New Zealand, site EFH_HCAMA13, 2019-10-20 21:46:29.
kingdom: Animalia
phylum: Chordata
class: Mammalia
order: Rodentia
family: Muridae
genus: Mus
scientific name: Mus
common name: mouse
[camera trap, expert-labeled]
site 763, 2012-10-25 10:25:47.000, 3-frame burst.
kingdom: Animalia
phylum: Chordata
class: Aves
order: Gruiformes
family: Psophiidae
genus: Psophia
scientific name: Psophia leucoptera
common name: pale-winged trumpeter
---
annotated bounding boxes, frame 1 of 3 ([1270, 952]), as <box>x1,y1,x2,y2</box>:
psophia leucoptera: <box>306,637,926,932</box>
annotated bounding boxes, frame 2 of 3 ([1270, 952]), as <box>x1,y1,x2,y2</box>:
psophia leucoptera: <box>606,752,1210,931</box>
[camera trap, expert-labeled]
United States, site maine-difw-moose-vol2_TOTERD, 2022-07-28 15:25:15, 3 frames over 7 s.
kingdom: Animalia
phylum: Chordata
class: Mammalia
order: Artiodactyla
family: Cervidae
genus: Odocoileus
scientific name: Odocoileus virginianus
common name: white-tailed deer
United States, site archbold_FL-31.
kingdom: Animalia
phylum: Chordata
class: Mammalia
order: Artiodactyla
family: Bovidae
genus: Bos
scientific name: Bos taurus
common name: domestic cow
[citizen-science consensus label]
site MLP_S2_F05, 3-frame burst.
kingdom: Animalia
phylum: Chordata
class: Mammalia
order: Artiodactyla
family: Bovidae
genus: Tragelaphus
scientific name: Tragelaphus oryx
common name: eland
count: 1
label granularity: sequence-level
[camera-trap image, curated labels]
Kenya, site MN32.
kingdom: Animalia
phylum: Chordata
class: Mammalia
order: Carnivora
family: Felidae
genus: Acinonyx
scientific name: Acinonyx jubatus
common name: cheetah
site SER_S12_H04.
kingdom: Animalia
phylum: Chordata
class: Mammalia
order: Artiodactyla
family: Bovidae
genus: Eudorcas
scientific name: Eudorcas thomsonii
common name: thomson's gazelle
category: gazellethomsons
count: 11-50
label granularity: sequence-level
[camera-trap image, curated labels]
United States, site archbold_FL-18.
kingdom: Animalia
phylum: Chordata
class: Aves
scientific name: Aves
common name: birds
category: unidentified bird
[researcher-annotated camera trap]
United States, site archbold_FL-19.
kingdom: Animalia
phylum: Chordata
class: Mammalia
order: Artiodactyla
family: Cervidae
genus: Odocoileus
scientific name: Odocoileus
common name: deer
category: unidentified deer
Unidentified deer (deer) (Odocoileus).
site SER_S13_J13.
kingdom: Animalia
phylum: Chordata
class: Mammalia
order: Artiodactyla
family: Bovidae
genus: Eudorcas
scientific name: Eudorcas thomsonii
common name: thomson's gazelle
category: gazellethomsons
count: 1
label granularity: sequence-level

+ + +

> _EXERCISE GOAL_:
Please print the records above exactly, leaving nothing out.

> _RESPONSE TO THIS TASK_:
New Zealand, site EFH_HCAMA13, 2019-10-20 21:46:29.
kingdom: Animalia
phylum: Chordata
class: Mammalia
order: Rodentia
family: Muridae
genus: Mus
scientific name: Mus
common name: mouse
[camera trap, expert-labeled]
site 763, 2012-10-25 10:25:47.000, 3-frame burst.
kingdom: Animalia
phylum: Chordata
class: Aves
order: Gruiformes
family: Psophiidae
genus: Psophia
scientific name: Psophia leucoptera
common name: pale-winged trumpeter
---
annotated bounding boxes, frame 1 of 3 ([1270, 952]), as <box>x1,y1,x2,y2</box>:
psophia leucoptera: <box>306,637,926,932</box>
annotated bounding boxes, frame 2 of 3 ([1270, 952]), as <box>x1,y1,x2,y2</box>:
psophia leucoptera: <box>606,752,1210,931</box>
[camera trap, expert-labeled]
United States, site maine-difw-moose-vol2_TOTERD, 2022-07-28 15:25:15, 3 frames over 7 s.
kingdom: Animalia
phylum: Chordata
class: Mammalia
order: Artiodactyla
family: Cervidae
genus: Odocoileus
scientific name: Odocoileus virginianus
common name: white-tailed deer
United States, site archbold_FL-31.
kingdom: Animalia
phylum: Chordata
class: Mammalia
order: Artiodactyla
family: Bovidae
genus: Bos
scientific name: Bos taurus
common name: domestic cow
[citizen-science consensus label]
site MLP_S2_F05, 3-frame burst.
kingdom: Animalia
phylum: Chordata
class: Mammalia
order: Artiodactyla
family: Bovidae
genus: Tragelaphus
scientific name: Tragelaphus oryx
common name: eland
count: 1
label granularity: sequence-level
[camera-trap image, curated labels]
Kenya, site MN32.
kingdom: Animalia
phylum: Chordata
class: Mammalia
order: Carnivora
family: Felidae
genus: Acinonyx
scientific name: Acinonyx jubatus
common name: cheetah
site SER_S12_H04.
kingdom: Animalia
phylum: Chordata
class: Mammalia
order: Artiodactyla
family: Bovidae
genus: Eudorcas
scientific name: Eudorcas thomsonii
common name: thomson's gazelle
category: gazellethomsons
count: 11-50
label granularity: sequence-level
[camera-trap image, curated labels]
United States, site archbold_FL-18.
kingdom: Animalia
phylum: Chordata
class: Aves
scientific name: Aves
common name: birds
category: unidentified bird
[researcher-annotated camera trap]
United States, site archbold_FL-19.
kingdom: Animalia
phylum: Chordata
class: Mammalia
order: Artiodactyla
family: Cervidae
genus: Odocoileus
scientific name: Odocoileus
common name: deer
category: unidentified deer
Unidentified deer (deer) (Odocoileus).
site SER_S13_J13.
kingdom: Animalia
phylum: Chordata
class: Mammalia
order: Artiodactyla
family: Bovidae
genus: Eudorcas
scientific name: Eudorcas thomsonii
common name: thomson's gazelle
category: gazellethomsons
count: 1
label granularity: sequence-level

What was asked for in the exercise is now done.